A wave of the purest panic rolls over me. I break into a sweat.
“Of course you’re sweating,” she says, as she cocks her head to one side. “You always dress up like Madame Onion, layer upon layer of clothing. If you wore something light and skimpy, you’d feel so much better.”
Could she be right, I wonder. Maybe I did somehow turn myself into Madame Onion. A woman who refuses to draw attention to her Body because she wants to be respected for her Brain, who dresses up in layers when she goes out in public. I always hide myself behind clothes, using them like armor. And whenever I pose for an interview, I make sure I don’t smile too much, in order to not be taken lightly in a male-dominated environment. I try to look damn serious, and, often, older than I am.
“Now, those novels of yours . . .” mutters Blue Belle Bovary as she smoothes on a papaya hand cream—like an odalisque in an Orientalist painting.
“What’s with my novels?”
“Oh, nothing, it’s just that sometimes I get the impression that you female writers can’t write about sexuality as freely as male writers do. Your sex scenes are always short, almost nonexistent. You know how, in the old movies, when a couple was about to make love, the camera would drift off to the side? Well, that is precisely how you women write about sexuality. Your pens drift off the page when you run into a sex scene!”
“That’s so not true,” I protest. “There are plenty of women writers who write lavishly about eroticism and sexuality!”
“Yes, darling, but I’m not talking about romantic or erotic novels,” she says. “Just because I said I like satin and desire doesn’t mean I’m ignorant. Obviously I’m aware that most of the writers in these genres are women. But that is hardly the topic. I’m not talking about those kinds of books.”
Standing up, she flicks her hair with a quick toss of her head. “I’m talking about highbrow literature here. No offense, darling, but the number of women novelists who can write bluntly about sexuality is slim to none.”
“There must be a way,” I say, still not fully convinced.
“Oh, there is,” she says with an impish smile. “Female novelists can write freely about sex only under three conditions.”
“Which are?”
“The first condition is lesbianism. If the woman writer is lesbian and open about it, what does she have to fear? Lesbian writers tend to be better at writing about the body than your lot.”
While Blue Belle Bovary continues with her monologue, I find myself growing increasingly captive to her silky voice and exaggerated gestures. It is too late to wonder where this conversation is going. Instead I ask, “And why do you think that is?”
“Probably because since they are already stigmatized, they can speak about sensitive subjects without fear of stigma. This makes them more interesting and sincere.”
Of this I know a good example. The American writer Rita Mae Brown’s groundbreaking novel
Rubyfruit Jungle
came out in the 1970s and challenged the mainstream society’s approach to not only sex and sexuality but also lesbianism.

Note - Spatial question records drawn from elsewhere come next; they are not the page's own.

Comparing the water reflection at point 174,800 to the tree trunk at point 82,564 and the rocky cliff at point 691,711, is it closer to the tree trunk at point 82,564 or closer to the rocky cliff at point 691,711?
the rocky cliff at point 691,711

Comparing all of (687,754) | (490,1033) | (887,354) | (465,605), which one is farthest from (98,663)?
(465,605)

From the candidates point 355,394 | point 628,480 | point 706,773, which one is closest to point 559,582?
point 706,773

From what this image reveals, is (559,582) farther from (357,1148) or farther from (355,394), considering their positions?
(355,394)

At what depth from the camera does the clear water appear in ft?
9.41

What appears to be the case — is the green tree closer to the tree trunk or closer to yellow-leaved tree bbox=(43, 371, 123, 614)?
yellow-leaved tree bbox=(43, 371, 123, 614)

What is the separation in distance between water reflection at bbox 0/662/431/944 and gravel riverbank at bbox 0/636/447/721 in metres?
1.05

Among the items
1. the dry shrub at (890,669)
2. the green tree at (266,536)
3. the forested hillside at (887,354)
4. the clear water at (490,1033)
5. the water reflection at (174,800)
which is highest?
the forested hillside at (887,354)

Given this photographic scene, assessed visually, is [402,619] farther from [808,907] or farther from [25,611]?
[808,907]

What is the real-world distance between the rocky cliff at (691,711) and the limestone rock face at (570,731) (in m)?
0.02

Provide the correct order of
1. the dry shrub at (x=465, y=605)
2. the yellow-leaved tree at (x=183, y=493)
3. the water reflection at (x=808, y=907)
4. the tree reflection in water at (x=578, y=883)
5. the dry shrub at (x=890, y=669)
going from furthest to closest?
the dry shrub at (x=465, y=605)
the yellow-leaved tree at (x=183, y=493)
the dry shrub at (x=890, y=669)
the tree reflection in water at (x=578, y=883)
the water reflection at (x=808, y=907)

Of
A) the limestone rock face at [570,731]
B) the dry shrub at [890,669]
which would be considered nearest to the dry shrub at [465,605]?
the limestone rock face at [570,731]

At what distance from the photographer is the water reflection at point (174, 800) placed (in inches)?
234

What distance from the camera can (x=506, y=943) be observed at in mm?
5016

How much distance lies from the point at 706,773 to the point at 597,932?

Another example is
Tipping the Velvet
by the British novelist Sarah Waters, who calls her books “lesbo historical romps.”
“The second condition, darling, is age. When you are an ‘old woman writer’ in the eyes of society, you are free to write about sex as much as you want. Old women are thought to be above nature. They can talk about sexuality to their heart’s content and it will be called wisdom.”
Alexandra Kollontai comes to mind—Russian revolutionary, social theorist, writer. Though she wrote passionately all her life, criticizing bourgeois moral values, celebrating love and sexuality as positive forces in life, in her older age she expressed herself even more unreservedly about such topics. Kollontai defended the economic, social and sexual emancipation of women—views that did not make her popular among the ruling elite. She developed her theory on non-possessive love and sexuality in her novel
Red Love
and a controversial essay titled “Make Way for the Winged Eros,” which was bitterly criticized by the leading figures of the Communist regime.